Let $(M,g)$ be a pseudo-Riemannian spin manifold and let us denote by $S$ the spinor bundle, i.e. the associated vector bundle with respect to the spin representation. Usually, the "gamma matrices" are defined to be maps of the form $$\gamma:TM\to\mathrm{End}(S)$$ such that the Clifford relations are fulfilled, i.e. $\gamma(v)^{2}=g(v,v)\mathrm{id}$ or equivalently, $\gamma(v)\gamma(w)+\gamma(w)\gamma(v)=2g(v,w)\mathrm{id}$. I have to questions related to this:
- Is it usuall assumed that $\gamma$ is linear at each fibre, i.e. that $\gamma(v_{p}+\lambda w_{p})=\gamma(v_{p})+\lambda \gamma(w_{p})$? I checked in the literature and it seems to be me that it somehow used sometimes but never explicitely mentioned. In particular, is it true that $\gamma$ can be viewed as sections of the bundle $\mathrm{End}(S)\otimes T^{\ast}M$.

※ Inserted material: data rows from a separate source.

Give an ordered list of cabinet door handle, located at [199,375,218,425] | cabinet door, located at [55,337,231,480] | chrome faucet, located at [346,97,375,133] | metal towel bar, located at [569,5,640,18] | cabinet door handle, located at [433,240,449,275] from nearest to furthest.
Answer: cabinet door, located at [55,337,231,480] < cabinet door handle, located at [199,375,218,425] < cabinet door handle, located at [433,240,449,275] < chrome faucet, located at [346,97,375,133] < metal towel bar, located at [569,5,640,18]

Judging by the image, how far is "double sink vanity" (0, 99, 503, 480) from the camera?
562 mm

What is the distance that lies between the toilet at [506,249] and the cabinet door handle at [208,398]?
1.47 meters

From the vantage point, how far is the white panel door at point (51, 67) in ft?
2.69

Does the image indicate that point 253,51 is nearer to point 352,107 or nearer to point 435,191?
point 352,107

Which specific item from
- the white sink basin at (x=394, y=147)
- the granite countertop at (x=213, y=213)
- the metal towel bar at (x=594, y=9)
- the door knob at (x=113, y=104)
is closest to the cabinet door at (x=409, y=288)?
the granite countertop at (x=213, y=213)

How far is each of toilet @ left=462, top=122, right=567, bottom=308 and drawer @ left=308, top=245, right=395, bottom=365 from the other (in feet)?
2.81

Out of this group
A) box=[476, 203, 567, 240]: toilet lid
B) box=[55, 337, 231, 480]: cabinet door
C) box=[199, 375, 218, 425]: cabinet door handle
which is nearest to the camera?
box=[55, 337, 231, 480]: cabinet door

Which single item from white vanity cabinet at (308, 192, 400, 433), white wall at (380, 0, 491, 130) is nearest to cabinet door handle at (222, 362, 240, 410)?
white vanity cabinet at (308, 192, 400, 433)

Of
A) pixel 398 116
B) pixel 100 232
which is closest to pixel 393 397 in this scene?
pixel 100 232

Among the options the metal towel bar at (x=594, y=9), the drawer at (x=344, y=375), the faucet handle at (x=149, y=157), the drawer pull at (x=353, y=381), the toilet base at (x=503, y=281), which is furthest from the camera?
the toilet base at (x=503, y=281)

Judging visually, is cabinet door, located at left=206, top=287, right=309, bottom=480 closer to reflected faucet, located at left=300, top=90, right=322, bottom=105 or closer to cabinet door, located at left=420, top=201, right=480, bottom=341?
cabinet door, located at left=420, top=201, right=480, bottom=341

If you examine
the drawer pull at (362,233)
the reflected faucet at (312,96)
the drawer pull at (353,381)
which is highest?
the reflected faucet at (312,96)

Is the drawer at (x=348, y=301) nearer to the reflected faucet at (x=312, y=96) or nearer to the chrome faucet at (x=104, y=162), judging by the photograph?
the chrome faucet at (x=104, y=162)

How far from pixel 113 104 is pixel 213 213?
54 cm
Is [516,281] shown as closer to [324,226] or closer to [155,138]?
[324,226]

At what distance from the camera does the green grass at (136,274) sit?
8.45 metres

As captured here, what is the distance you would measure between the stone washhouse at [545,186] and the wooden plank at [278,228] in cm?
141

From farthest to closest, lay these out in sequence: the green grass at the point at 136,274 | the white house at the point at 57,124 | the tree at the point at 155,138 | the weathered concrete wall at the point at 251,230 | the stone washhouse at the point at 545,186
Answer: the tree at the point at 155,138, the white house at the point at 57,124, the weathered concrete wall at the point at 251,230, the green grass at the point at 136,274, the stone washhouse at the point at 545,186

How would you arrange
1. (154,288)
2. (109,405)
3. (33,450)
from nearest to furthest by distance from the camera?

- I have seen somewhere the claim that $\nabla\gamma=0$. My question, how to I interbret this? If the answer to my first question is positive, then I would guess it is supposed to mean $\nabla^{\mathrm{End}(S)\otimes T^{\ast}M}\gamma=0$ where $\nabla^{\mathrm{End}(S)}$ is the connection induced by the spin connection $\nabla^{S}$ and $\nabla^{T^{\ast}M}$ the usual Levi-Civita connection. If I choose a local chart $x^{\mu}$ on $U\subset M$, set $\gamma_{\mu}:=\gamma(\partial_{\mu})\in\Gamma(\mathrm{End}(E)\vert_{U})$ and write $\gamma=\gamma_{\mu}dx^{\mu}$, then this would mean that $\nabla^{\mathrm{End}(S)\otimes T^{\ast}M}\gamma=0$ means $$\nabla^{\mathrm{End}(S)}_{\partial_{\mu}}\gamma_{\nu}-\Gamma_{\mu\nu}^{\alpha}\gamma_{\alpha}=0$$ Is this correct?
Any answer and/or reference is appreciated.